Bietz versucht aufzuzeigen, wieso es Nachrichten nicht möglich sei, die Realität objektiv abzubilden, und zugleich, wieso Anspruch auf Faktizität und Narration trotzdem keine Gegensätze darstellen müssen. Anders als viele andere Medienwissenschaftler beansprucht Bietz an keiner Stelle, eine Bewertung der inhaltlichen Qualität von Nachrichten vorzunehmen. Stattdessen könne die einzige wissenschaftliche Absicht der Arbeit sein, „ein Beschreibungsmuster zu finden, das den medialen Gegebenheiten von Nachrichten Rechnung trägt“ (S. 10). Bietz kündigt an, seine Arbeit biete „erstmals eine Narratologie der Nachrichten“ (S. 2), der Klappentext verheißt sogar noch anspruchsvoller, dass die gängige Nachrichtenforschung auf den Kopf gestellt werde.

Aufbau

Bietz’ Dissertation gliedert sich neben Einleitung und Schlusspart in vier Teile. Zuerst beschäftigt er sich mit der bisherigen Nachrichtenforschung und gibt einen historischen Überblick über die Geschichte und Entwicklung der Nachrichten (Kapitel II.1.), die in einer Bestandsaufnahme der gegenwärtigen Situation mündet. Ein weiteres Unterkapitel widmet Bietz den Selektionstheorien, da er die Entscheidung, was in den Nachrichten berücksichtigt wird, als erstes narratives Element ansieht (S. 26f.). Besondere Bedeutung misst er hierbei aufgrund ihrer Bekanntheit in Fachkreisen der Nachrichtenwert-Theorie bei. Wichtig ist es ihm gleich von Beginn an, die verwendeten (Fach-)Termini zu erläutern. Selbst Alltagsbegriffe wie ‚Ereignis‘ definiert er (S. 44), um sicherzustellen, dass seine Leser darunter dasselbe verstehen wie er.

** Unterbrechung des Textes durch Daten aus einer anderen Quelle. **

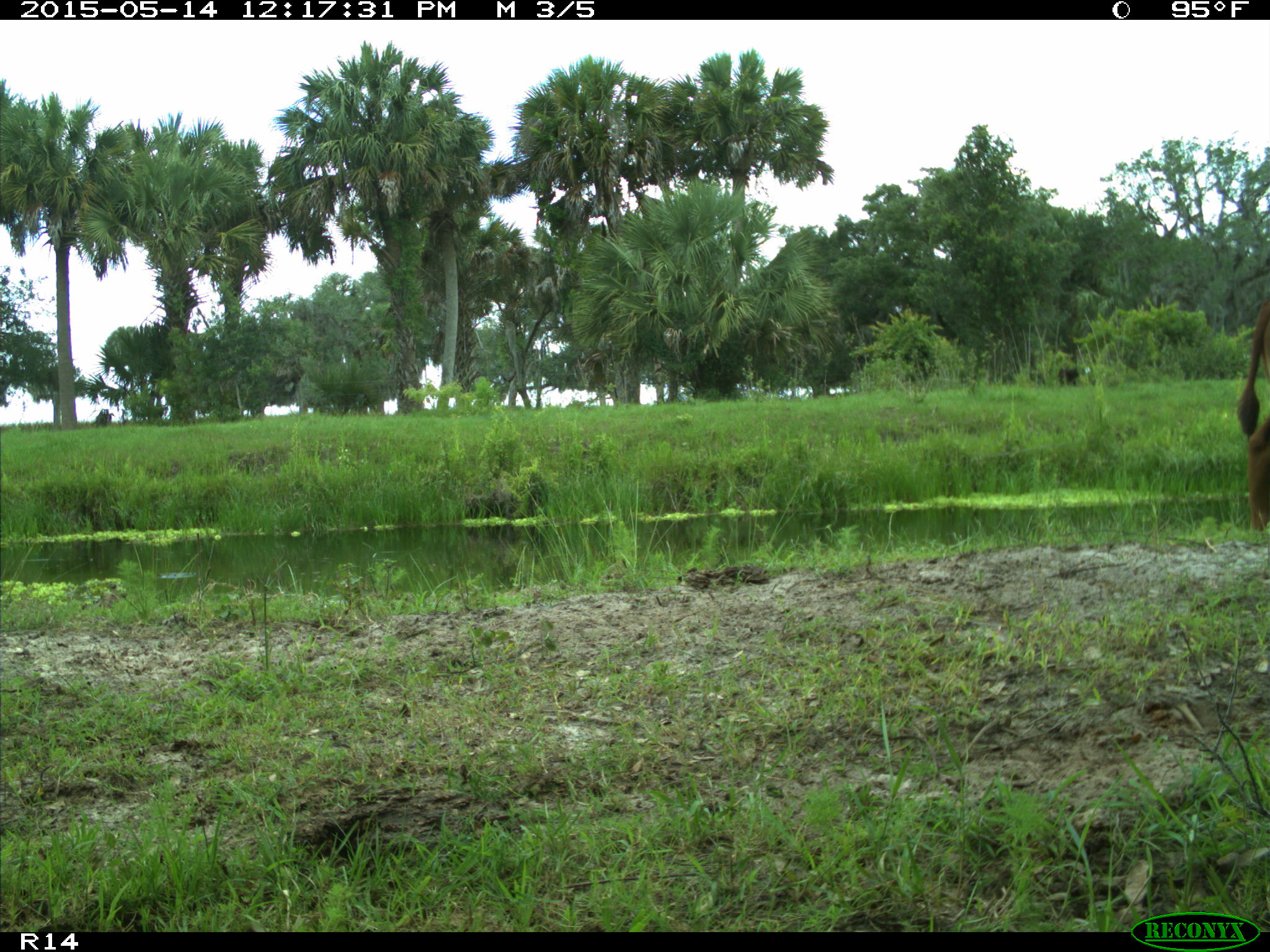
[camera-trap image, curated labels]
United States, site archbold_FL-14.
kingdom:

Der zweite große Abschnitt der Geschichten der Nachrichten stellt mit rund 150 von 400 Seiten den quantitativen Hauptteil der Arbeit dar. Bietz geht mitunter sehr ausführlich auf eine Vielzahl verschiedener narratologischer Theorien und Konzepte ein, mit dem Ziel, auf dieser Grundlage eine interdisziplinäre und intermediale Erzähltheorie zu entwickeln, „die als essentielle Voraussetzung für die hier angestrebte Begründung einer Narratologie der Fernsehnachrichten gelten kann“ (S. 56). Der Autor berücksichtigt beispielsweise die Roman- und Erzähltheorie, Überlegungen russischer Formalisten sowie französischer Strukturalisten, und erörtert ausführlich die Forschung zu durch Mittelbarkeit hervorgerufenen Effekten und Ereignissen, die das ‚Substrat‘ jeder Erzählung seien.

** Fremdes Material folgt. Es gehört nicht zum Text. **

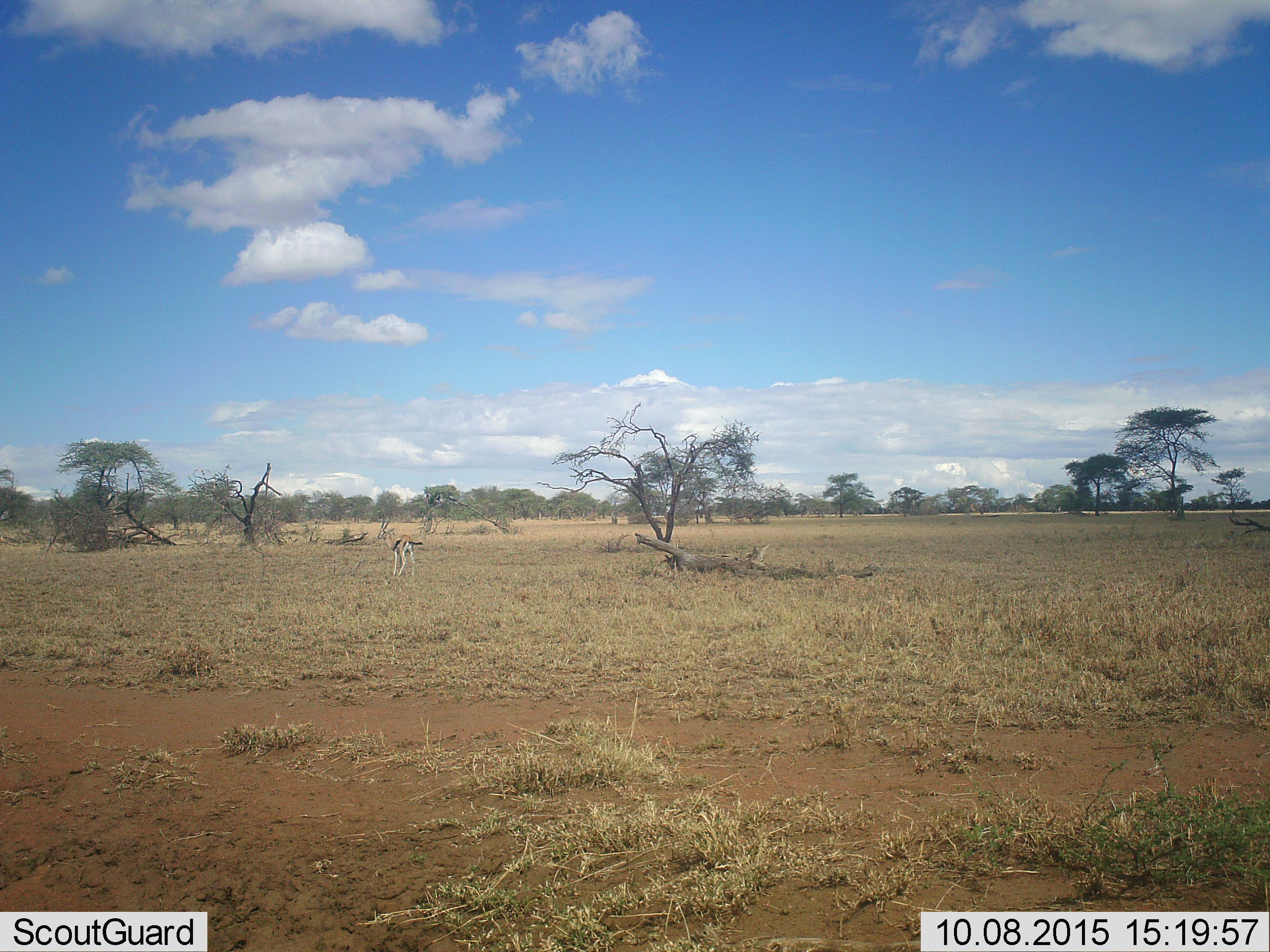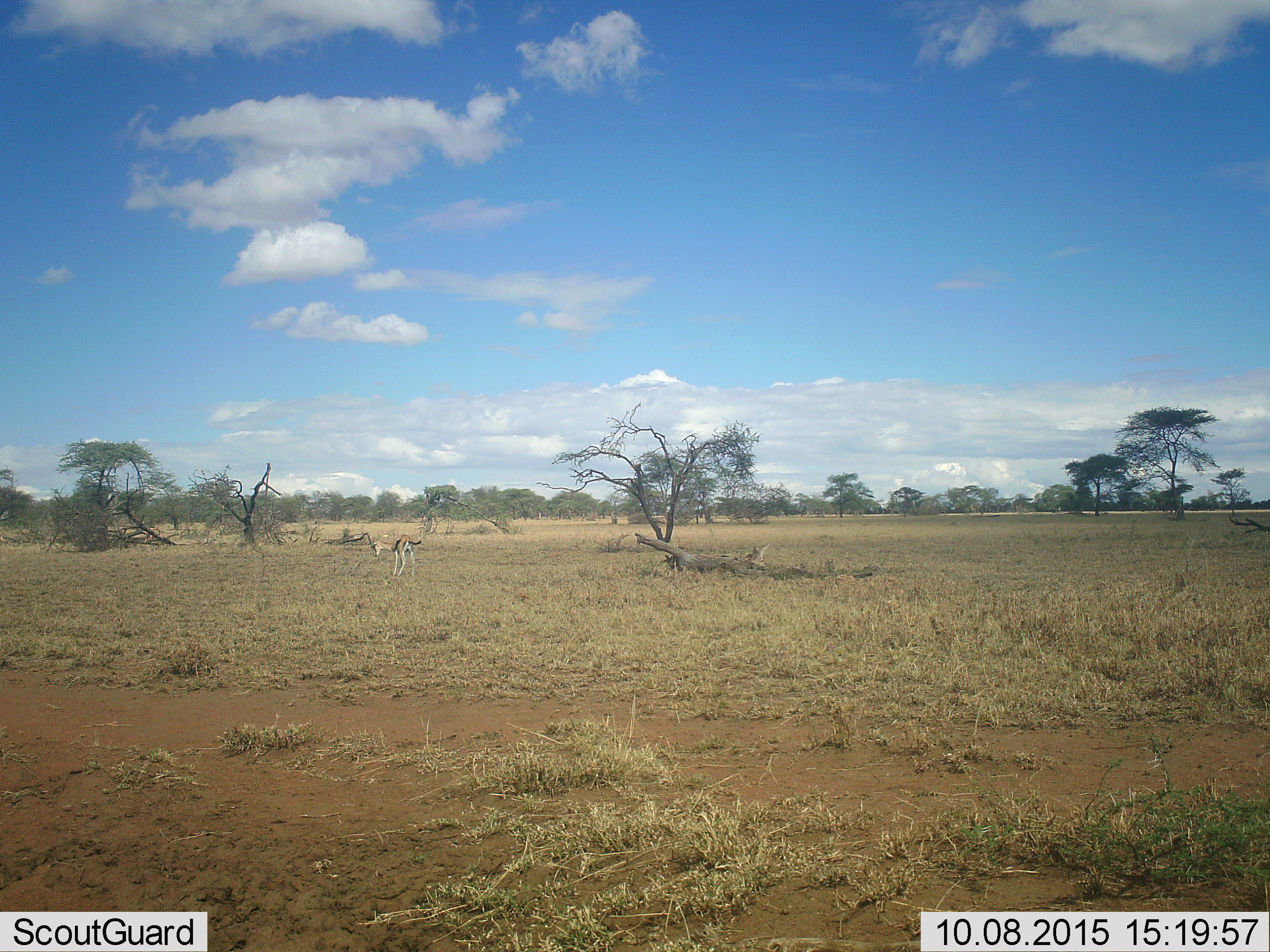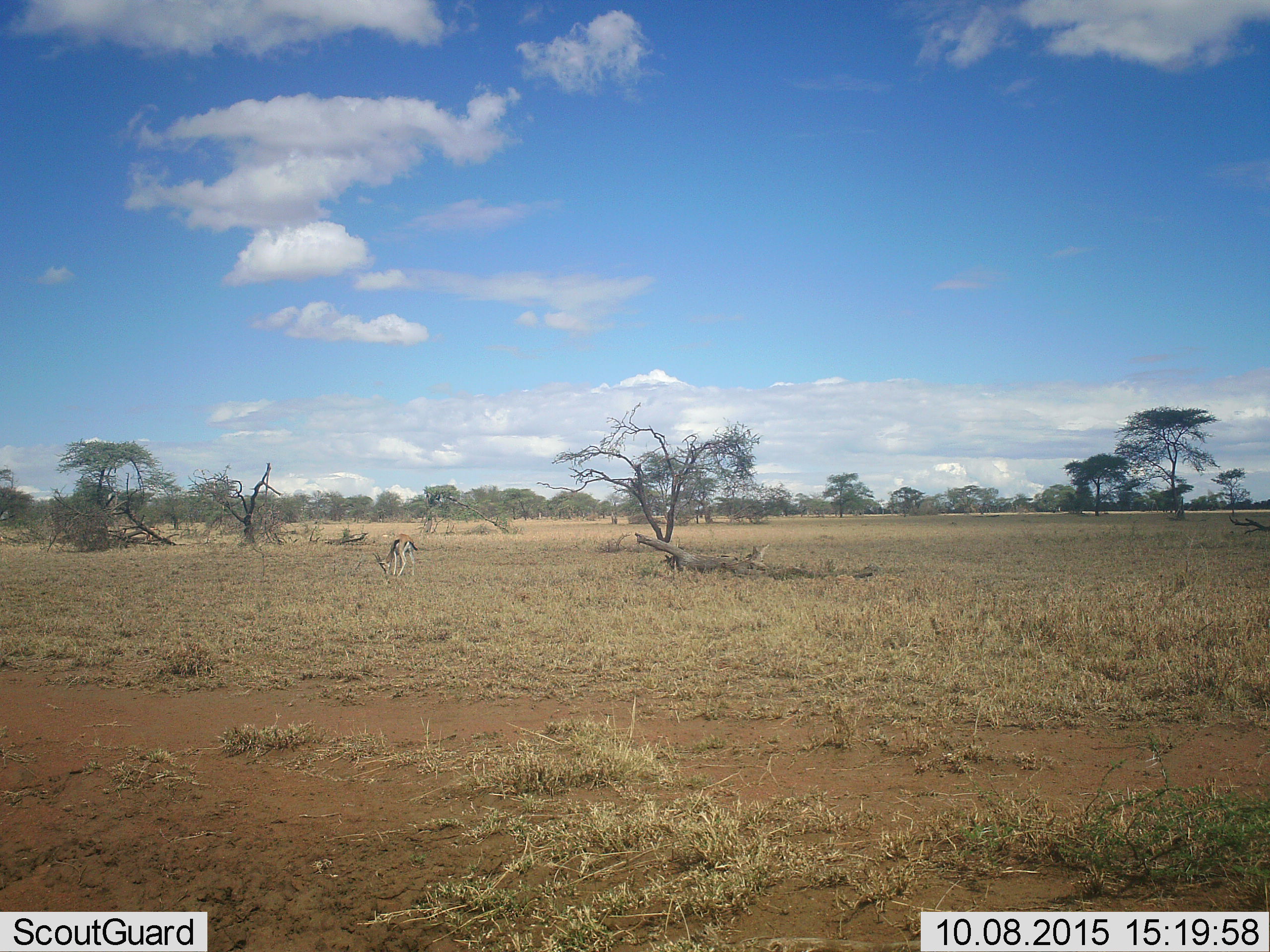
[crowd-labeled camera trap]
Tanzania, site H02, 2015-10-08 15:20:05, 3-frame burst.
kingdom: Animalia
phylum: Chordata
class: Mammalia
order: Artiodactyla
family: Bovidae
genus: Eudorcas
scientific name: Eudorcas thomsonii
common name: thomson's gazelle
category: gazellethomsons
Gazellethomsons (thomson's gazelle) (Eudorcas thomsonii), count 1. Behavior (volunteer vote fractions): standing 71%, resting 0%, moving 0%, interacting 0%. Young present (vote fraction): 0%. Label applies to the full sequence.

Daraufhin bereitet Bietz seine Leser in einem nächsten großen Kapitel auf den inhaltlichen Kern der Dissertation vor: Er legt die von ihm gewählte Methodik, Analysegesichtspunkte und weitere Forschungsbedingungen dar, die eine Narratologie telemedialer Nachrichten ermöglichen sollen. Die darauffolgende eigentliche Analyse der Fernsehnachrichten gliedert sich dann noch einmal in fünf Unterkapitel. Bietz beleuchtet nämlich ebenso viele verschiedene Themenblöcke eingehend, um aufzudecken, wie Nachrichten Geschichten konstruieren. Weil die Arbeit nicht ohne eine Menge Fachvokabular aus der Medienwelt auskommt, ist ihr ein Glossar mit knapp 30 Begriffen beigefügt.

Vorbereitung auf die Einzelanalysen

Im Folgenden werden die zentralen Thesen und Ergebnisse der Arbeit vorgestellt. Bietz beschränkt sich in seiner Untersuchung auf das Fernsehen, weil dort aufgrund der Mehrschichtigkeit (Text und Bild) „die wohl komplexeste Form narrativer Nachrichtenvermittlung“ (S. 197) vorliege. Selbstverständlich müsse auch innerhalb der Fernsehnachrichtenwelt eine Beschränkung der Analysegrundlage vorgenommen werden: Zwischen dem 17.11.2010 und dem 17.05.2011 wurden die Hauptausgaben der tagesschau und die tagesthemen (beide ARD), die heute-Sendung um 19 Uhr und das heute journal (beide ZDF) sowie RTL aktuell aufgezeichnet und ausgewertet. Fünf bestimmende Themen während dieser sechs Monate erhielten Eingang in die Arbeit: Die sogenannten ‚Arabischen Revolutionen‘ in Ägypten und Libyen, die Affäre um die von Plagiaten durchzogene Doktorarbeit des ehemaligen Verteidigungsministers Karl-Theodor zu Guttenberg, die Natur- und Umweltkatastrophe in Japan sowie die Landtagswahl in Baden-Württemberg im Frühjahr 2011. Die Themenauswahl schenke verschiedenen Nachrichtentypen wie Naturkatastrophen und innen- und außenpolitischen Themen Beachtung (S. 199).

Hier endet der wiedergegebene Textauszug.